Uncertainty analysis in pesticide residue risk assessment in drinking water

A. A. Tesfamichael
J. J. Kaluarachchi, Utah State University

Abstract

Pesticide residues in drinking water can vary significantly from day to day. However, water quality monitoring performed under the Safe Drinking Water Act (SDWA) at most community water systems (CWSs) is typically limited to four data points per year over a few years. Due to this limited sampling, likely maximum residues may be underestimated in risk assessment. In this work, a statistical methodology is proposed to study two types of uncertainties in observed samples and their propagated effect in risk estimates. The methodology was demonstrated using data from 16 CWSs that have three independent databases of atrazine residue to estimate the uncertainty of risk in infants and children.

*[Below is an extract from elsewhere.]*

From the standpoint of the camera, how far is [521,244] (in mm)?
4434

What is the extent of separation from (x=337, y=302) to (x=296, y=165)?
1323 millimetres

The results showed that in 85% of the CWSs, chronic risks predicted with the proposed approach may be two- to four-folds higher than that predicted with the current approach, wheras intermediate risks may be two- to three-folds higher in 50% of the CWSs. In 12% of the CWSs, however, the proposed methodology showed a lower intermediate risk. A closed-form solution of propagated uncertainty was developed to demonstrate the number of years (seasons) of data and sampling frequency needed to reduce the uncertainty of risk estimates. In general, this methodology provided good insight into the importance of addressing uncertainty of observed water quality data and the need to predict likely maximum residues in risk assessment.